Before the sun goes down, dinner happens; after school activities conclude and are followed by baths and the nighttime routine. With children fast asleep, Mom and Dad try to get their work and chores to a stopping point and prepare for the next day when they’ll do it all again.
Does this sound at all familiar? This is basically how it goes down in our house and a similar daily hustle is performed by many families every day.
This is the rhythm of modern life. Hopefully, many cool things go on within this construct and there is great comfort in routine.
However, there are also great advantages to regularly stepping off the hamster wheel from time to time and getting away as a family. Here’s why you might want to plan a weekend escape for your family:
Even before you actually hit the road for your journey, there are the days and weeks leading up to your little trip where you’ll plan out the details and get excited for the adventure that awaits. Somehow, having something fun and different to look forward to makes the daily grind a bit less grinding.
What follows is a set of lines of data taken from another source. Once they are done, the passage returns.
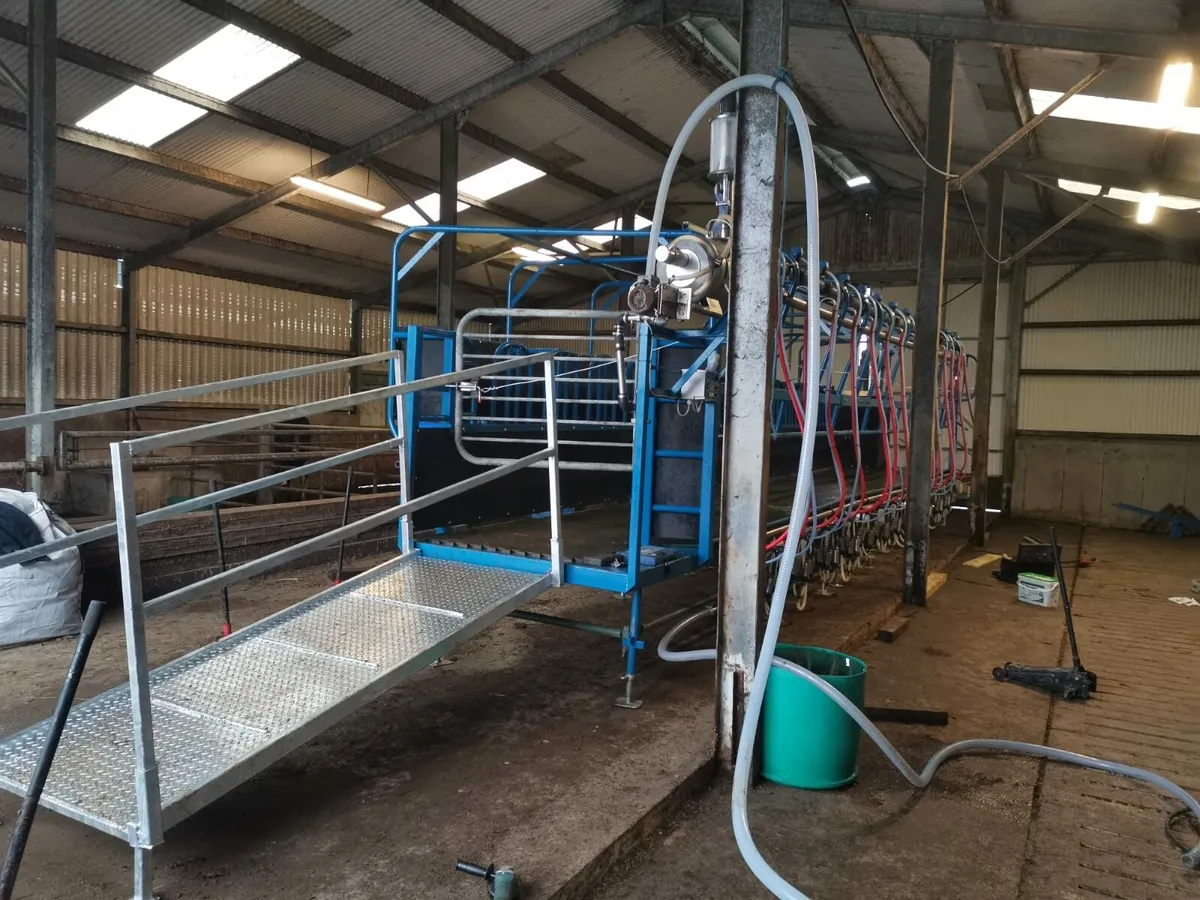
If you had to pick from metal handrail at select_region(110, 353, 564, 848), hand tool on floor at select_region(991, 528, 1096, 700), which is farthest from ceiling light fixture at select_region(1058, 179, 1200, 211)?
metal handrail at select_region(110, 353, 564, 848)

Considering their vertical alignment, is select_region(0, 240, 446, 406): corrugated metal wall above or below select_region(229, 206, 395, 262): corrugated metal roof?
below

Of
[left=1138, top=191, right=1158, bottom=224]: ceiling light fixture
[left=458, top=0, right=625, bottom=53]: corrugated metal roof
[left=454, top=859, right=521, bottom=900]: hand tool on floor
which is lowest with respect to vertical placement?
[left=454, top=859, right=521, bottom=900]: hand tool on floor

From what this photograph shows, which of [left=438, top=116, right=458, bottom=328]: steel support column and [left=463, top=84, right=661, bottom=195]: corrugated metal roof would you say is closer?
[left=438, top=116, right=458, bottom=328]: steel support column

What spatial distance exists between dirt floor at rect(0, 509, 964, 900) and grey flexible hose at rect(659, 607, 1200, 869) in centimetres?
58

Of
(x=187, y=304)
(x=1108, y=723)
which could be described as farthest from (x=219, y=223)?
(x=1108, y=723)

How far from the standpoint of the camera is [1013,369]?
14500 mm

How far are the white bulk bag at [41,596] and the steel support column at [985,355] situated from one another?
939 centimetres

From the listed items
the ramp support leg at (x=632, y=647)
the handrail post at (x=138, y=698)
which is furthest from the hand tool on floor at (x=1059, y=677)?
the handrail post at (x=138, y=698)

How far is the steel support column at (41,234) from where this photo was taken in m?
6.59

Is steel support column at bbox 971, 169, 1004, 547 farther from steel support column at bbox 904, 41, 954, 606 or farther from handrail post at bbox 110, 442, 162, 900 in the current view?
handrail post at bbox 110, 442, 162, 900

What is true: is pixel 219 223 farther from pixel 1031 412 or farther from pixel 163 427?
pixel 1031 412

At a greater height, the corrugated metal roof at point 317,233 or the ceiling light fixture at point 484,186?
the ceiling light fixture at point 484,186

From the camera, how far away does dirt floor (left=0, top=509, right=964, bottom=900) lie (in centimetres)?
248

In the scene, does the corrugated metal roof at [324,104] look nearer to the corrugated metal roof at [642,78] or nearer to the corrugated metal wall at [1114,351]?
the corrugated metal roof at [642,78]
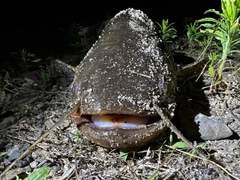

This can also be a great period of learning for kids. Involve them in the planing process. Discuss activities, costs, routes, packing needs, restaurants, etc. Let them make some decisions or at least have a vote. They will be totally invested.
Take this idea further by researching the place you’ll visit—its history, landmarks, and famous residents.
For adults, the time leading up to the trip can be very productive. Have you noticed that before a vacation you are compelled to tie up lose ends? Productivity guru David Allen talks about this in his book, “Getting Things Done.” He says, “Most people feel best about their work the week before their vacation, but it’s not because of the vacation itself. What do you do the last week before you leave on a big trip? You clean up, close up, clarify, and renegotiate all your agreements with yourself and others.” Too true. You’ll come back to a clean slate on Monday.
The Journey, Not the Destination
When it’s time to head out, don’t forget to enjoy the ride!
If you are flying to your destination, bring a bag of fun and surprises for the kids to discover on the plane, along with creative things for them to do. Enjoy together the interesting sites of the airport and the plane. Arrive early to avoid stress.
More likely, you’ll hit the road. To make the most of it, plot fun stops along the way. Pack drinks and snacks. Bring books and information about your destination. Involve the kids each step of the way. Someone can be the navigator, someone the banker, tracking costs.
Keep the DVD player off and, instead, opt for an audio book to enjoy together. This will make the trip seem fast, but still allow everyone to look out the window and really notice where they are. Some of the greatest stories ever written are available in, oftentimes, brilliantly told audiobooks.
Enjoy It Together
Once you arrive, take it all in. Whether you’ll be sleeping at the Four Seasons or in your very own tent, enjoy it together, as a family. This level of focus and togetherness isn’t as easy to come by when immersed in the regular responsibilities and obligations of our normal routine. Take pictures. Slow down. Take detours. Enjoy it.
The trip home can be as enjoying as the trip there. If driving, a different route may lead to new surprises along the way.
Getting home with enough time to completely unpack and get a good night’s sleep is key. This will make the week ahead a breeze.
After your weekend get away, reflect on it often. Look at your pictures and revel in how such a simple jaunt can enrich family life. When you’re ready, begin to plan the next adventure!